FIRE CAPTAIN IS VICTIM OF BLAZE

Total Loss Is More Than Two Million; Many Explosions Heard

KANSAS CITY, Mo., Feb. 14 (AP). - Motordom's newest offerings for 1925 were reduced to a mass of twisted and charred wreckage early today in a fire that ended the Kansas City motor show by destruction of the American Royal Livestock pavilion.

Three hundred pleasure cars, approximately seventy-five motor trucks, two airplanes and accessories destroyed were valued at $1,500,000. The $650,000 building was leveled.

Captain John J. Crane, 65, Kansas City's oldest fireman and head of the only remaining horse drawn company in the department, was burned to death. He was caught on an incline between the main building and an annex while attempting to work a hose.

The doors of the show had been closed an hour when the fire originated in the annex among the flimsy decorations, due, it was believed, to faulty wiring. The flames quickly spread to the main structure.

Blast after blast rocked the building as the flames reached the gasoline tanks of the cars. George Bond, manager of the show, declared all tanks had been drained, but that the fumes in the tanks probably caused the explosions.

Virtually all apparatus in the two Kansas Cities was rushed to the scene, but the efforts of the firemen were unavailing because of the great headway gained.

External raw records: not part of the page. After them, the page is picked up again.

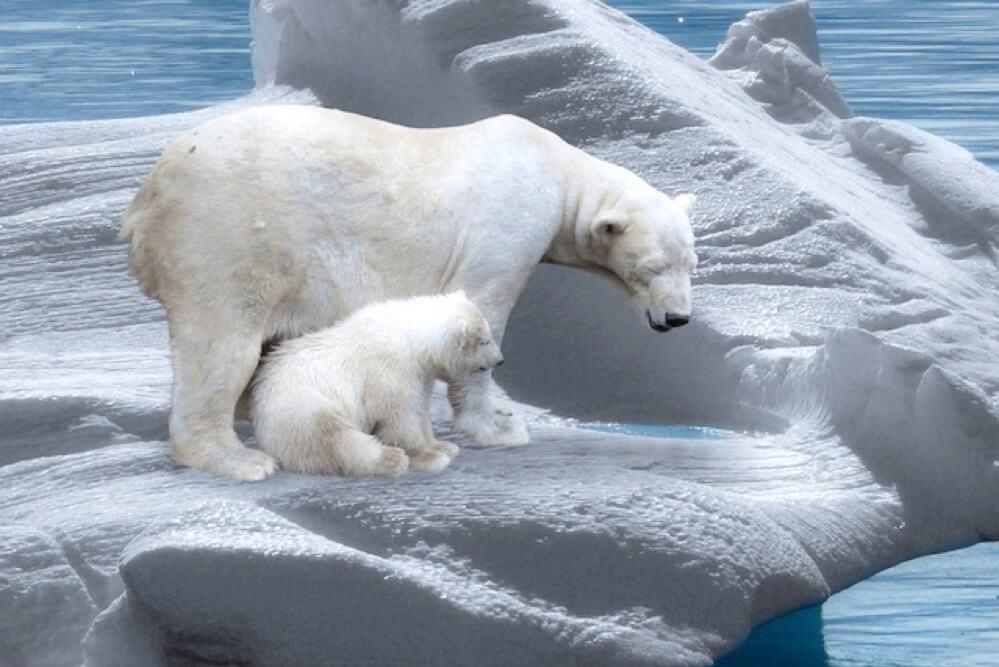 北極の白熊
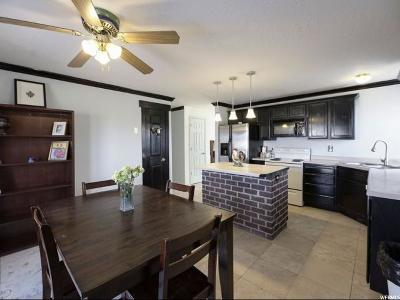 Eagle Mountain Single Family Home For Sale: 1439 Owl Lane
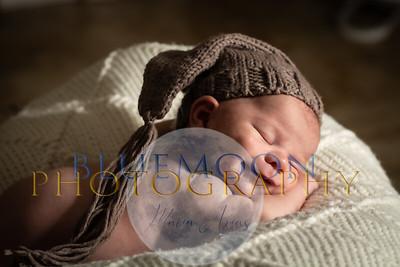 Amanda's Newborn & Family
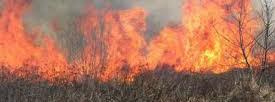 Vypaľovanie suchých trávnatých porastov v jarnom období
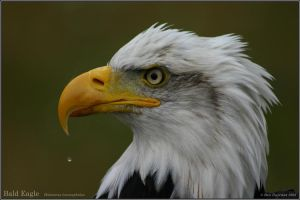 Bald Eagle by CoupeKid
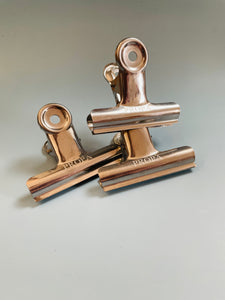 PROPA Clips of Metal for Sealing Bags, Air Tight Seal, Good Grip, for Chips Bag and Snacks Bag Sealing, 2.95 Inch, 12 Pcs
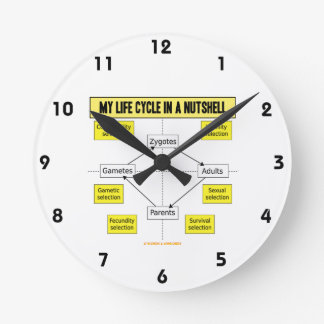 My Life Cycle In A Nutshell (Biological Attitude) Round Clock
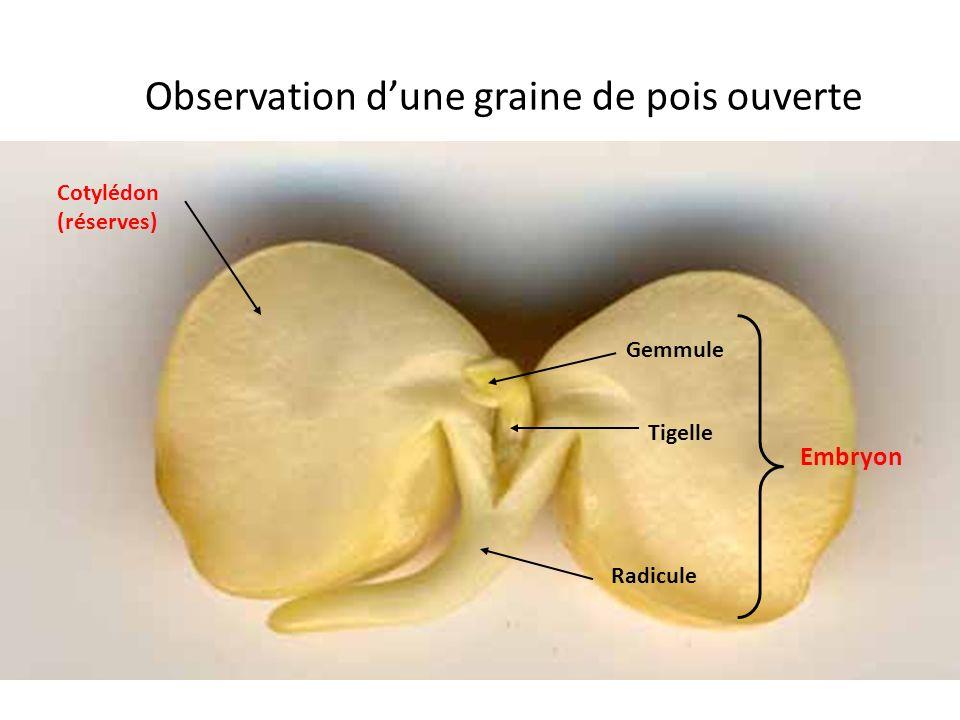 Observation dune graine de pois ouverte Cotylédon (réserves) Gemmule Tigelle Radicule Embryon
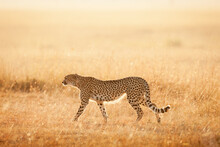 A Lone Cheetah Takes An Early Morning Walk In Search For Prey.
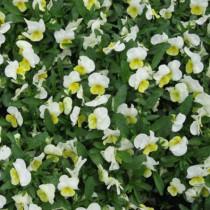 Szarvacskás évelő árvácska 'Primrose' - fehér-sárga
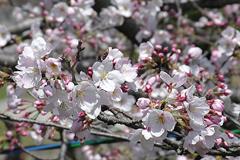 (岡崎公園)桜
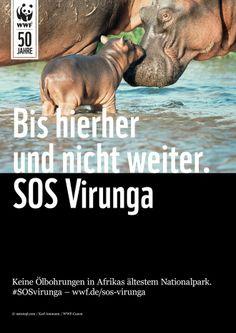 #SOSvirunga: Keine Ölbohrungen in Afrikas ältestem Nationalpark! Jetzt Petition unterschreiben: http://www.wwf.de/sos-virunga-pin  Bitte REPINNT diesen Beitrag mit euren Freunden!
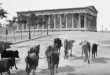 Exhibition Athens 1917: Rare visual material shot by the French Army of the Orient (video)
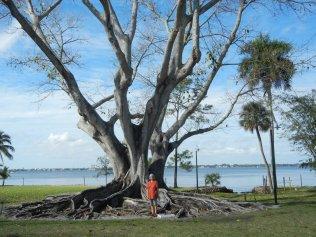 Ficus Tree, Florida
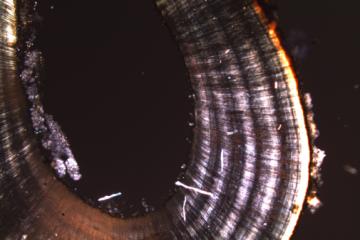 Anneaux de croissances d'une dents de phoque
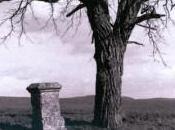 Bernard Plossu: éloges paysage français Musée Beaux-Arts Carcassonne (11)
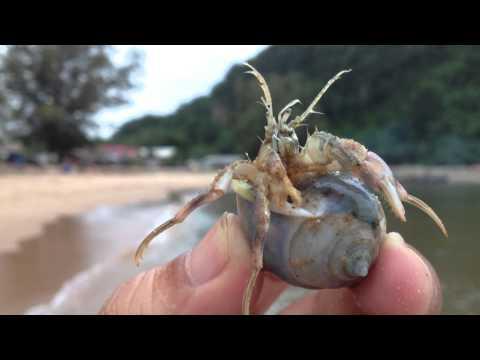 หอยฝากตัว ปูเสฉวน ทะเลบางเบิด น่ารักมากๆไปดูกัน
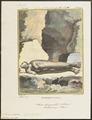 Otaria ursina - 1700-1880 - Print - Iconographia Zoologica - Special Collections University of Amsterdam - UBA01 IZ21100077.tif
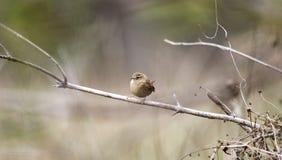 Oiseau chanteur de roitelet d'hiver, la Géorgie, Etats-Unis Image libre de droits
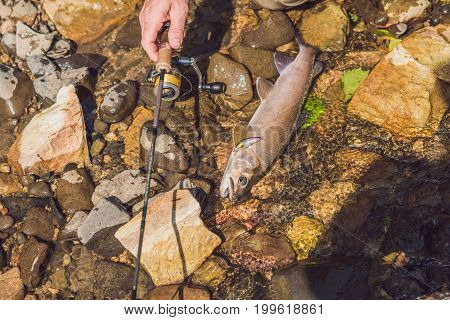 The Fisherman Looks At The Caught Fish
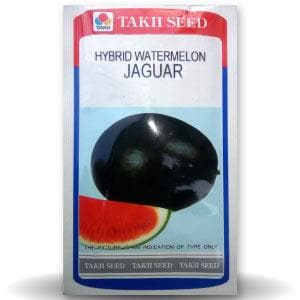 JAGUAR WATERMELON F1 - BigHaat.com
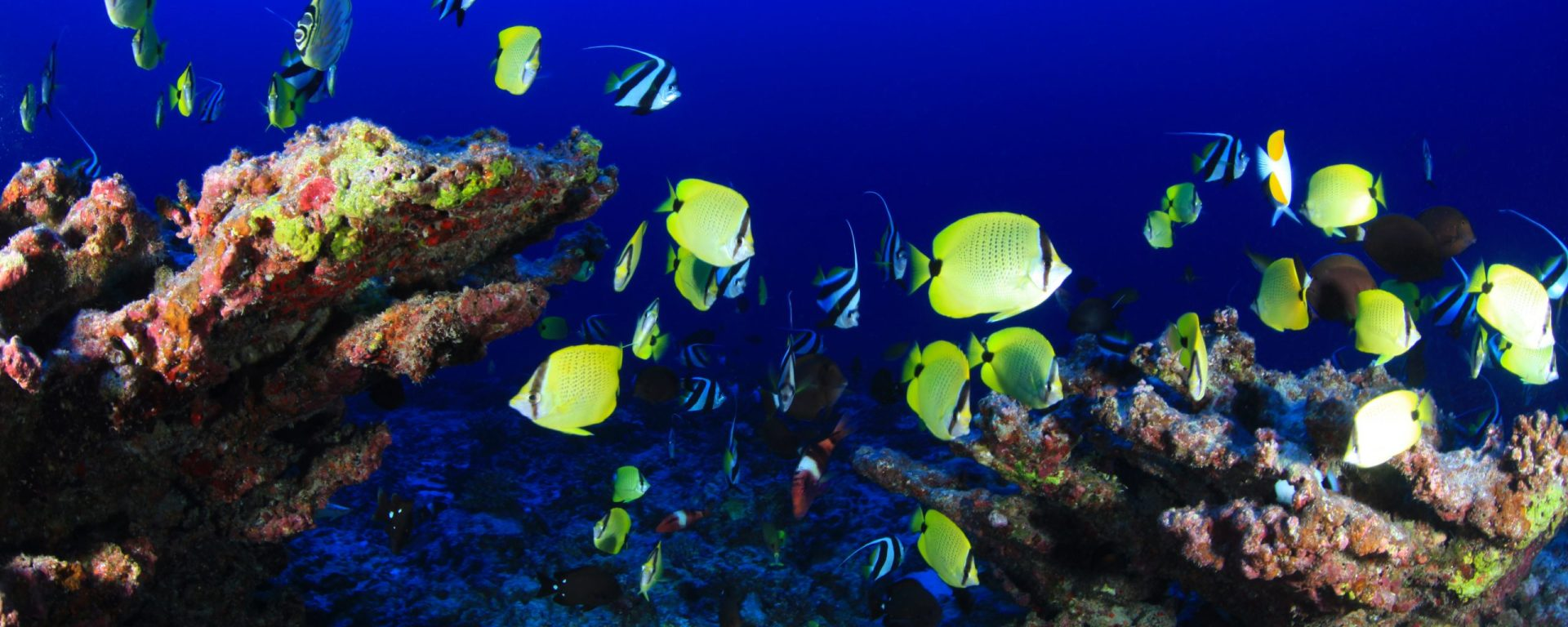 Finding Nemo Cover Songs   Switching Styles   Music   Online Publication  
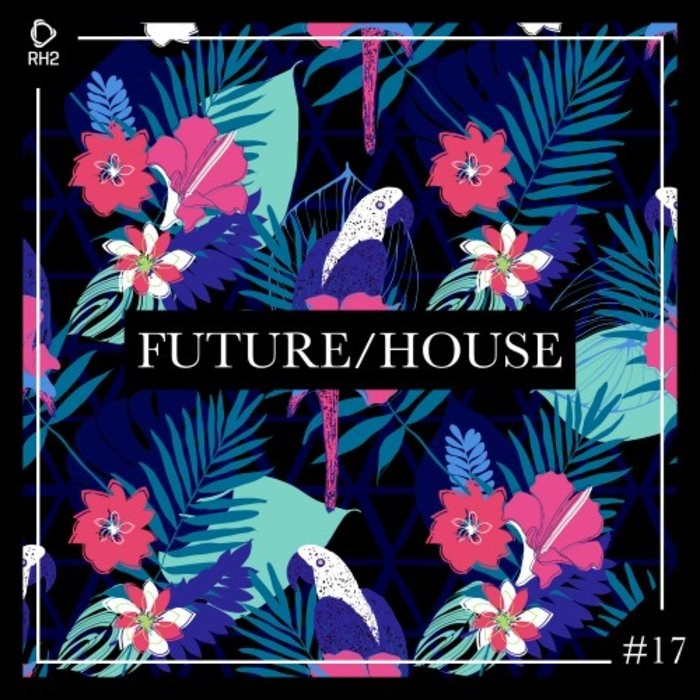 VARIOUS - Future/House #17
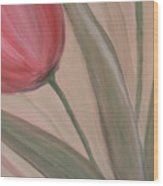 Tulip Series 2 Wood Print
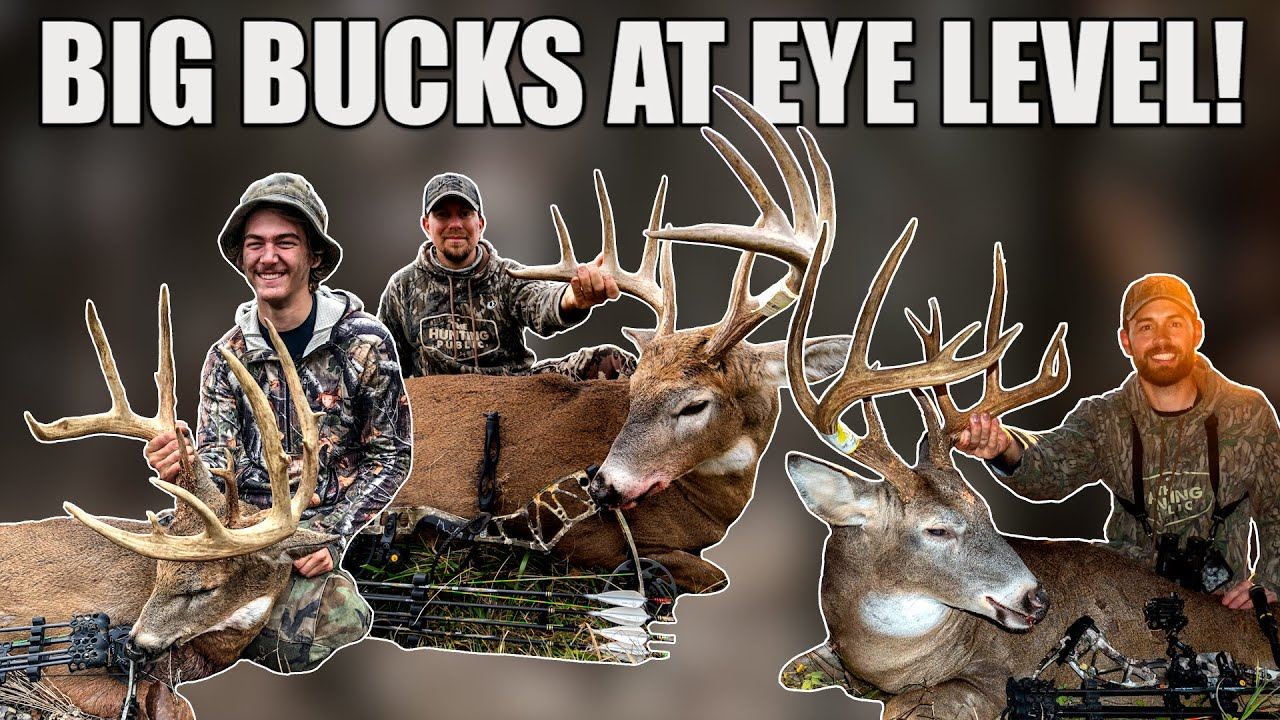TOP 5 BUCKS From the GROUND! - Bowhunting Public Land Whitetails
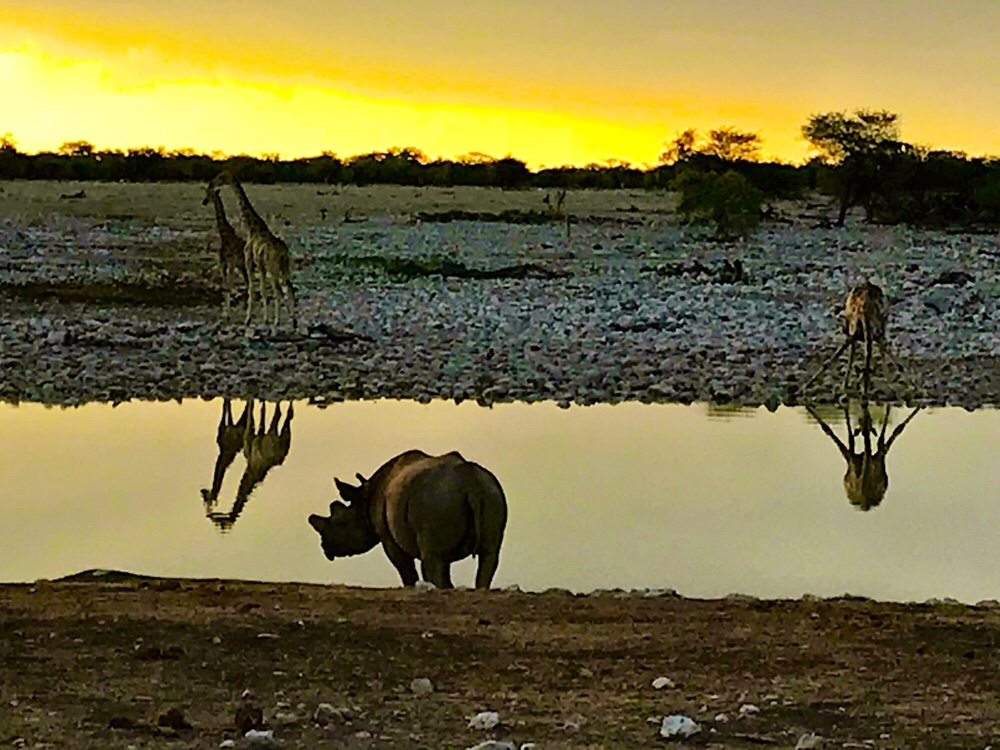 Etosha National Park - Guide to Planning Your Visit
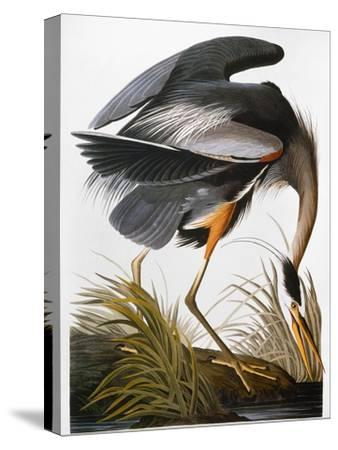 Audubon: Heron-John James Audubon-Stretched Canvas Print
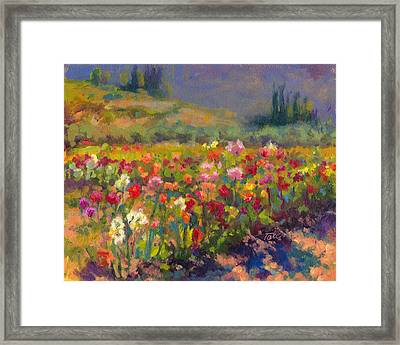 Dahlia Row Framed Print by Talya Johnson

The ghosts of the recently proud kings of the motor world seemed to shriek and moan from the inferno when sirens and horns on the cars were set off as insulation burned from the switches and wiring.

Many of the exhibits were specially designed by the manufacturers. Five nickel plated chasses, built especially for show purposes and valued at $20,000 each, were destroyed.

The pavilion, owned by the American Royal Livestock association, was dedicated November 18, 1922, and was considered the finest of its kind in the country. The floor area was seven and one-half acres and the auditorium had a seating capacity of 14,000.